> _Retos_
- A) Según el artículo sobre la objetividad periodística, ¿en qué año se publicó Liberty and the News?
- B) Por favor, dispón como lista JSON de cadenas, una por línea y sin las líneas en blanco, solo las líneas de los registros que van desde la que contiene "Ordering by camera" hasta la que contiene "the green leaf at point 176,49 →", ambas incluidas.

En una trinchera de las así llamadas “guerras de la objetividad” están quienes defienden que llegó el momento de jubilar un concepto centenario que definió (como una imposibilidad a la que aspirar) el teórico del periodismo Walter Lippmann en su clásico Liberty and the News (La libertad y las noticias, 1920). En él describía un tiempo asombrosamente parecido al nuestro, en el que “la gente ya no reacciona a las verdades, sino a las opiniones”. Lippmann pedía a los reporteros que no sirvieran a ninguna causa “por buena que fuera” y proponía aplicar métodos científicos para profesionalizar los medios, hasta entonces transparentemente partidistas. Hizo tanta fortuna la propuesta que el ideal de la objetividad —que, según el diccionario Merriam-Webster, consiste en “expresarse a partir de hechos sin la distorsión de sentimientos personales, prejuicios o interpretaciones”— se instaló en el centro de las redacciones estadounidenses.

Entre los defensores de que así siga siendo destacan el exdirector de The Washington Post Marty Baron o el editor de The New York Times, A. G. Sulzberger. “No habrá un futuro que valga la pena si nuestra profesión abandona la independencia […], [suma de] justicia, imparcialidad y (por usar quizás la palabra más tensa y discutida en el periodismo) objetividad”, escribió Sulzberger hace dos semanas en Columbia Journalism Review, foro que ha centrado gran parte de la conversación. Su largo y documentado artículo le sirvió también para defender a su diario. Una institución, como las demás, en pleno cuestionamiento.

Los críticos con esa visión del heredero de una de las familias más poderosas de los medios sostienen que la objetividad es un ideal fijado hace demasiados años por un puñado de hombres blancos y ricos como él y que en una sociedad (y en unas redacciones) cada vez más diversas solo sirve para perpetuarlos en la cúspide. También consideran que vivimos tiempos extraordinarios que exigen medidas extraordinarias. La desinformación campa a sus anchas; para sobrevivir, la televisión por cable ha diluido las fronteras entre hechos y opiniones, la tiranía del clic lo confunde todo y algunos políticos atacan a los medios acusándolos de “propaganda socialista” y de dedicarse al negocio de las fake news. Ante tal panorama, no tiene sentido, dicen, seguir aparentando que se busca la objetividad en asuntos urgentes como el racismo, los derechos de las mujeres y los colectivos LGTBI o el cambio climático, temas en los que solo uno de los dos puntos de vista se alinea con otro ideal aún más urgente: la defensa de la democracia. Pretender que el medio (o el periodista) no tiene un punto de vista sobre esos temas no solo es absurdo, añaden esas voces, sino también peligroso, pues inclina la información hacia el ambosladismo o el falso equilibrio (bothsidesism), concepto popularizado, escribe Sulzberger, por el teórico y consumado polemista Jay Rosen.

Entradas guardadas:
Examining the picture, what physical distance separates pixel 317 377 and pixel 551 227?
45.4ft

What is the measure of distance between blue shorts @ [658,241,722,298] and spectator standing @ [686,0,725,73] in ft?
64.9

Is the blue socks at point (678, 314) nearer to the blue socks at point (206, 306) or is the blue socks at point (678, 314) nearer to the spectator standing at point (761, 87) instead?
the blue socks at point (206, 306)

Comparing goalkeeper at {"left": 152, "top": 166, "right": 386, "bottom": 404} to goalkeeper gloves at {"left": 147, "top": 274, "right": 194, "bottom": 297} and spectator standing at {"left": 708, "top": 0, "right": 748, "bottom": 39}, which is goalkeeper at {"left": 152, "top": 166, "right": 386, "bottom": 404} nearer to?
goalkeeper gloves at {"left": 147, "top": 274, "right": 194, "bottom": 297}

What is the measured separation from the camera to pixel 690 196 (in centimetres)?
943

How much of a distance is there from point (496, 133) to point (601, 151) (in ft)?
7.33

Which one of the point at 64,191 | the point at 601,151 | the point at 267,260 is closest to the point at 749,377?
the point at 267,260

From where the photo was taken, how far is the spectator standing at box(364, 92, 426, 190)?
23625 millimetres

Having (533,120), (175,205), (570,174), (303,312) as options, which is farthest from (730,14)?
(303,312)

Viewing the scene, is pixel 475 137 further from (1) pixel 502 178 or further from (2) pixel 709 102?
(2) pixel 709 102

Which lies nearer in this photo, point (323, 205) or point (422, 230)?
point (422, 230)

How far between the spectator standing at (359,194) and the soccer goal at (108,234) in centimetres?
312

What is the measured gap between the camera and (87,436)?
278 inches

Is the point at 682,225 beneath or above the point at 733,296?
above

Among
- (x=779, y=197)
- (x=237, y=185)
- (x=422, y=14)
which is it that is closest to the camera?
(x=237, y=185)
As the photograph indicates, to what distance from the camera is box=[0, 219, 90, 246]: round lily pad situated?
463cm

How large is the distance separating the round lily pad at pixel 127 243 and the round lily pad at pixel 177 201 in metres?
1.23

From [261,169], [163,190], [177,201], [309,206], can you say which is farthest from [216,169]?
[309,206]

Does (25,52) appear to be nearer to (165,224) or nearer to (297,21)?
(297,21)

==

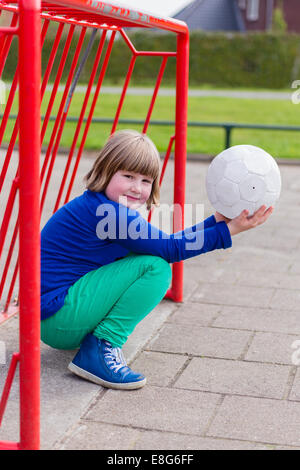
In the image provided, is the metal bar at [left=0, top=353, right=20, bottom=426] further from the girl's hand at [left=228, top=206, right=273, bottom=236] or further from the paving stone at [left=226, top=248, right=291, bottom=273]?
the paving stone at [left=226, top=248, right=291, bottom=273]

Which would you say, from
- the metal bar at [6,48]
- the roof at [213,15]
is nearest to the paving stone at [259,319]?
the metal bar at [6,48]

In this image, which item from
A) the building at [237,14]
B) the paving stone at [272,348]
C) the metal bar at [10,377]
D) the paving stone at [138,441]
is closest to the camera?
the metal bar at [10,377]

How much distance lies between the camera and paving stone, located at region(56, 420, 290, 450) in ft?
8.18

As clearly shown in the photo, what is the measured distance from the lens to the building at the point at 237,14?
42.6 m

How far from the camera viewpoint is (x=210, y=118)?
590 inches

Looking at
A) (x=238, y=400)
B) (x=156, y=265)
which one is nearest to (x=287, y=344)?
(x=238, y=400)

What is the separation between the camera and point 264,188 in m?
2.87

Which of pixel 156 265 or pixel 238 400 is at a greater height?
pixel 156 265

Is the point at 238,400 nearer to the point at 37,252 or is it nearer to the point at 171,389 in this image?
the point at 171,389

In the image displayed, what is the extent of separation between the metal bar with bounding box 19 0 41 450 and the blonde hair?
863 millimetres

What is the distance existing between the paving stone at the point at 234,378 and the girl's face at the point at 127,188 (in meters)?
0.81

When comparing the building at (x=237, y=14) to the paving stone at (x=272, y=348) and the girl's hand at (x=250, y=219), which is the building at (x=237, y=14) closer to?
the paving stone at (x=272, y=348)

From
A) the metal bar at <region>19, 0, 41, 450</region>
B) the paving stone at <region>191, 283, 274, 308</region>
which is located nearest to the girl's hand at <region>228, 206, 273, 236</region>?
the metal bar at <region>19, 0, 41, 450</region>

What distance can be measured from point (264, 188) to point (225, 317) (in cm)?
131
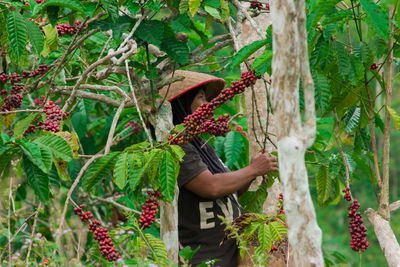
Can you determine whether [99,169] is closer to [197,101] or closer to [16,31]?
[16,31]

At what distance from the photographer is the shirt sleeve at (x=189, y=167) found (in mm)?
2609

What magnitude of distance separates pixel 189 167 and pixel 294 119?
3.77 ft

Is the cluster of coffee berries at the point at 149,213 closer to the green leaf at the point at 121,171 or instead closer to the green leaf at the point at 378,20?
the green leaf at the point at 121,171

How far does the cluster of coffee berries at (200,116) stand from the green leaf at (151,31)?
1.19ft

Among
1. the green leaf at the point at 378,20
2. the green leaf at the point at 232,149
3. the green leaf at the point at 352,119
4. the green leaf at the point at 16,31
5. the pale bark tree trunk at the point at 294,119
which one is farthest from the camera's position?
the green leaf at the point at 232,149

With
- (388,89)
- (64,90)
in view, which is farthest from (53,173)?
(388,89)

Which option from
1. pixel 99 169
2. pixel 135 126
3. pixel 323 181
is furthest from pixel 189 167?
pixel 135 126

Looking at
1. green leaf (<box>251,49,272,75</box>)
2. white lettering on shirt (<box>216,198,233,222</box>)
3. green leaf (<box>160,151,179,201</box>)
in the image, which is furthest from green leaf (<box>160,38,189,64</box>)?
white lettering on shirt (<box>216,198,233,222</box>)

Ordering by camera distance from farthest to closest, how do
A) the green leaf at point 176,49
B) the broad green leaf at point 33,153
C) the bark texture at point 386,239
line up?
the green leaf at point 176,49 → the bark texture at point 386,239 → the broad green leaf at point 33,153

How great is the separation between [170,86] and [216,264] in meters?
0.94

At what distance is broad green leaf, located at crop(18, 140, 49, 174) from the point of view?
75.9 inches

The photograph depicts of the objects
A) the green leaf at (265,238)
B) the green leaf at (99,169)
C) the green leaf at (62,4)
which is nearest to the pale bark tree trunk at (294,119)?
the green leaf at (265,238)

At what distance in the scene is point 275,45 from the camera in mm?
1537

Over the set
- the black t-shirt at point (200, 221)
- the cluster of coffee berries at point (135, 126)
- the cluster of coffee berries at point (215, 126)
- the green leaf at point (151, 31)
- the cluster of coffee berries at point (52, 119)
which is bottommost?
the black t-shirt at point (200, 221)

* * *

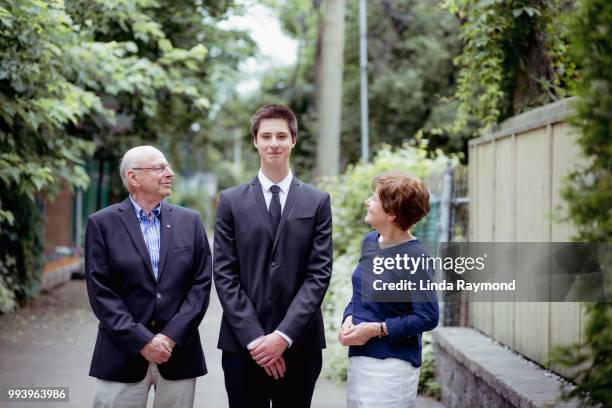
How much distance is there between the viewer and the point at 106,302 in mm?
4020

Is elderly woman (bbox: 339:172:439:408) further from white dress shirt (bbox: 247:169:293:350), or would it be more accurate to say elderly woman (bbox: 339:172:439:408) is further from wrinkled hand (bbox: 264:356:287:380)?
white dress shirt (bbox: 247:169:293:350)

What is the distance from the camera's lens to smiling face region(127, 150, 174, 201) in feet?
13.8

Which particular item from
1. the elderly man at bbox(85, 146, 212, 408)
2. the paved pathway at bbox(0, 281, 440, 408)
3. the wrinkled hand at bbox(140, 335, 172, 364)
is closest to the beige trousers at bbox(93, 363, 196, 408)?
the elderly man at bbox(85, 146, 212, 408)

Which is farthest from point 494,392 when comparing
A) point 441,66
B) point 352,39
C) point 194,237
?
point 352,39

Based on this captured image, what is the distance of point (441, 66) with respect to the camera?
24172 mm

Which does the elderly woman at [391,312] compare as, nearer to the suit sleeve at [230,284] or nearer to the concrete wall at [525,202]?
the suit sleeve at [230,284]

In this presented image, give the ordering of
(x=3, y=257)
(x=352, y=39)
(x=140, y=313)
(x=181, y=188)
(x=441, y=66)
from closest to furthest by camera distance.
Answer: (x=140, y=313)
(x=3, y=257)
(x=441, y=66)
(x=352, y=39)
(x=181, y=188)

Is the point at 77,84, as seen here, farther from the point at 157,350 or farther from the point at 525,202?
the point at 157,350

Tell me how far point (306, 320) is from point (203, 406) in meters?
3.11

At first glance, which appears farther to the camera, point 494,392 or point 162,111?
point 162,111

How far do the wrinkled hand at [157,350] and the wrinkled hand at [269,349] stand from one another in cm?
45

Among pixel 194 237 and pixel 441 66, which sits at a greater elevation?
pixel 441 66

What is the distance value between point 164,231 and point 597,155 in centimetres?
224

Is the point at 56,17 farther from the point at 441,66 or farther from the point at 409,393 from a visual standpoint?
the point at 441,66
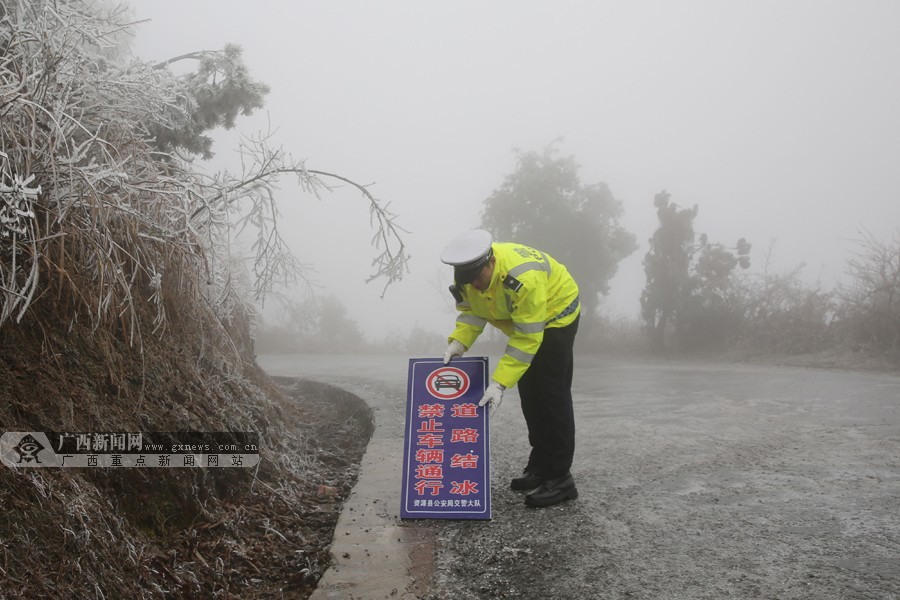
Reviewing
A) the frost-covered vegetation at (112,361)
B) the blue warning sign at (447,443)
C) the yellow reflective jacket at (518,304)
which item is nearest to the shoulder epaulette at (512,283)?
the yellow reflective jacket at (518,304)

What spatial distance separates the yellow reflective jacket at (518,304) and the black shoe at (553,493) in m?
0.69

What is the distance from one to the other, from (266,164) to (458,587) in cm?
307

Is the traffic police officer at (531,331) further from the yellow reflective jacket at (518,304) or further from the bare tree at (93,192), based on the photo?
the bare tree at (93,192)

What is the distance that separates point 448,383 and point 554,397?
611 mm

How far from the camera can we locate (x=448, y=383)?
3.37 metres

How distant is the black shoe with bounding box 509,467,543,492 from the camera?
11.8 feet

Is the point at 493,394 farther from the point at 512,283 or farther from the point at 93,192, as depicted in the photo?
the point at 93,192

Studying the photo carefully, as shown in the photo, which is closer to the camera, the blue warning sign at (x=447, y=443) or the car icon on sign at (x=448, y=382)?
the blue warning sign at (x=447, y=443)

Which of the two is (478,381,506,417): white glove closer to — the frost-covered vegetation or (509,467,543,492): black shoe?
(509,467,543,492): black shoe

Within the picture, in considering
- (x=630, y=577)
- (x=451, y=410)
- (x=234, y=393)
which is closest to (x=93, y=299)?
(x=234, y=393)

> _Tareas resueltas_
- A) En 1920.

- B)
[
  "Ordering by camera distance from farthest to closest, how do",
  "A) the green leaf at point 176,49",
  "B) the broad green leaf at point 33,153",
  "C) the bark texture at point 386,239",
  "line up?",
  "the green leaf at point 176,49 → the bark texture at point 386,239 → the broad green leaf at point 33,153"
]